Endlich kam ein Boot schnaubend den scheußlichen Fluß herauf und machte bei Eden halt. Mark erwartete seine Ankunft bei der Holzhütte und erhielt an Bord einen Brief, den er sogleich an Martin trug. Zitternd sahen sie einander an.

»Er fühlt sich schwer an«, stammelte Martin. Und als er ihn öffnete, fiel ein kleines Paket mit Dollarnoten auf den Boden.

Was sie anfangs sagten, taten oder fühlten, konnte keiner von ihnen später recht angeben. Alles, was Mark jemals zu berichten vermochte, lief darauf hinaus, er sei atemlos an das Ufer zurückgeeilt und habe dem Kapitän, noch ehe das Zeichen zur Abfahrt gegeben, die Frage gestellt, wann das Boot wieder zurückkehren und hier anhalten werde.

»In zehn oder zwölf Tagen«, lautete die Antwort.

Dessenungeachtet begannen sie aber schon am selben Abend ihre ganze Habe zusammenzupacken. Als dieses Stadium der Aufregung vorüber war, glaubte jeder von ihnen, zuverlässig sterben zu müssen, ehe der Dampfer wieder zurückkehren werde. Doch lebten sie immer noch, als endlich nach Verlauf von drei entsetzlich langen Wochen das Schiff Eden anlief.

Bei Sonnenaufgang an einem Herbsttag standen sie auf dem Verdeck.

»Nur Mut, wir werden uns wiedersehen!« rief Martin und winkte den zwei abgezehrten Gestalten am Ufer zu. »In der alten Welt.«

»Oder in der nächsten«, murmelte Mark vor sich hin. »Sie so Seite an Seite stehen zu sehen, ist beinahe das Schlimmste von allem.«

Dann setzte sich das Schiff in Bewegung. Mark und Martin sahen einander an und blickten dann zurück nach dem Landungssteg, der immer weiter und weiter im Hintergrund verschwand.

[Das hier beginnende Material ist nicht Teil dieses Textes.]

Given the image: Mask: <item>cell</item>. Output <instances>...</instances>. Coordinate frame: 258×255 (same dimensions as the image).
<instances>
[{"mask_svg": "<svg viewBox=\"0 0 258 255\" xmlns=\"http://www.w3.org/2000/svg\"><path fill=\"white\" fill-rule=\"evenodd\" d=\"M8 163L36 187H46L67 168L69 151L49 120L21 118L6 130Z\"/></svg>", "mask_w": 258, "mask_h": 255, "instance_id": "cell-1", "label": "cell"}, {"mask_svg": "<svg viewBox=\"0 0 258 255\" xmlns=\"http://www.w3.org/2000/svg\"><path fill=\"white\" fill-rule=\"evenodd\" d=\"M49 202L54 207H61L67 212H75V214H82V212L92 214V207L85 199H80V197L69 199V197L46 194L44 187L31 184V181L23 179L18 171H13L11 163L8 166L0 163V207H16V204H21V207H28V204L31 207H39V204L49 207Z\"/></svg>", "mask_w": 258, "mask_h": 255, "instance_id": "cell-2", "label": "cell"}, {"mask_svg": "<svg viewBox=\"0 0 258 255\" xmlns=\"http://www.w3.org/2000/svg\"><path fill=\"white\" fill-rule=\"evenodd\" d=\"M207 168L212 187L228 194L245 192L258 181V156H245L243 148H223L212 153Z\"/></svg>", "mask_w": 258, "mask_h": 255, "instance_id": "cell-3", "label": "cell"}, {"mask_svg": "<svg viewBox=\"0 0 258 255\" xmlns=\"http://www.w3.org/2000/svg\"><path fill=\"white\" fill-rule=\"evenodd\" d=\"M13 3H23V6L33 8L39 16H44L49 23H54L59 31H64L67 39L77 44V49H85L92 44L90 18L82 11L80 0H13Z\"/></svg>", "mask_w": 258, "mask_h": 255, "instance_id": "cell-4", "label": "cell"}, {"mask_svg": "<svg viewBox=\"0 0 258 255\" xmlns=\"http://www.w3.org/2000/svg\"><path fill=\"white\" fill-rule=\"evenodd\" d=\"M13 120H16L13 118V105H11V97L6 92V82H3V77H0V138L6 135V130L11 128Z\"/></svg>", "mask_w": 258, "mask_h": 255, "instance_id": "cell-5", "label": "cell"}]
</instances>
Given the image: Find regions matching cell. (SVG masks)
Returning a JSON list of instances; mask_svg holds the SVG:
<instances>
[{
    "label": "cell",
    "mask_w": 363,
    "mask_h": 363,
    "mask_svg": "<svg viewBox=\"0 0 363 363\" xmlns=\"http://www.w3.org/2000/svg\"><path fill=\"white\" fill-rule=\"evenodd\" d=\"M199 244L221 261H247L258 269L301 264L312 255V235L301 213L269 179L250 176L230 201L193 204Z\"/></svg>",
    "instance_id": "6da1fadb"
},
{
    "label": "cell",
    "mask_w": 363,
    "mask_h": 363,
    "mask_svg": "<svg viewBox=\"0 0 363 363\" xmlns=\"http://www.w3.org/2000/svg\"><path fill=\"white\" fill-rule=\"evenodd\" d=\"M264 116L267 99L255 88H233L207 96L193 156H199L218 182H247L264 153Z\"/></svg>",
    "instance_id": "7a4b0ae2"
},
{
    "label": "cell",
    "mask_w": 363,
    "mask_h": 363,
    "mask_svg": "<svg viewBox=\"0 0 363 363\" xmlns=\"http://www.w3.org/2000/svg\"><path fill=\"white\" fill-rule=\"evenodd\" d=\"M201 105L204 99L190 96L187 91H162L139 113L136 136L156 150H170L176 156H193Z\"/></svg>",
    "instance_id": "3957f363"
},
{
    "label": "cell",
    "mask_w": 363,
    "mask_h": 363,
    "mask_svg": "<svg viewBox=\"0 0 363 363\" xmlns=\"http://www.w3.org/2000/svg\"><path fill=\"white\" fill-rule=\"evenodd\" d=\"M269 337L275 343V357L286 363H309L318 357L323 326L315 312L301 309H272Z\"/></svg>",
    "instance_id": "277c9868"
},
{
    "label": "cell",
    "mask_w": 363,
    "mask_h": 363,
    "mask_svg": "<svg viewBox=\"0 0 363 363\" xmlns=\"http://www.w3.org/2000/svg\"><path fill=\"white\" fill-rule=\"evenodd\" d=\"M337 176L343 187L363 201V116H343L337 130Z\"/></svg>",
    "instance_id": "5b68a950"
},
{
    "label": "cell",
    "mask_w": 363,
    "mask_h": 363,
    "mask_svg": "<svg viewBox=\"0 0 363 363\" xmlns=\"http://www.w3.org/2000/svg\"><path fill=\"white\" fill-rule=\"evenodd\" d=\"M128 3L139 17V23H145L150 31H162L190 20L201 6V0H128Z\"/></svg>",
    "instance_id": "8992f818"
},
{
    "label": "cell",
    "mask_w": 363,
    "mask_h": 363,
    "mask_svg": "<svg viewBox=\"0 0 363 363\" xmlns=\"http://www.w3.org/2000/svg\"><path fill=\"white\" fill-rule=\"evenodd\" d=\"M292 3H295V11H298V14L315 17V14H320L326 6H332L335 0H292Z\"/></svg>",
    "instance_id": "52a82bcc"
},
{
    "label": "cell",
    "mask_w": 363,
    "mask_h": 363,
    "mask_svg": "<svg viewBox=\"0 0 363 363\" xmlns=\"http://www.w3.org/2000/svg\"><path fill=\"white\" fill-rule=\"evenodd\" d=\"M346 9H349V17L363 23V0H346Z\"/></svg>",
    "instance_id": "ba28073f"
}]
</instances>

Das Blockhaus mit der offenen Türe und den sich darüber neigenden Bäumen – der trübe Morgendunst und die Sonne jenseits mit ihrem düsterroten Licht – die Dünste, die von Wasser und Land aufstiegen – der rasche Strom, der die ekelhaften Ufer zerwusch und dadurch nur noch flacher und langweiliger machte, wie oft kehrte nicht alles das in ihren Träumen wieder –, und jedesmal atmeten sie wie befreit auf, wenn sie erwachten und erkannten, daß es nur das Schattenspiel der Erinnerung gewesen.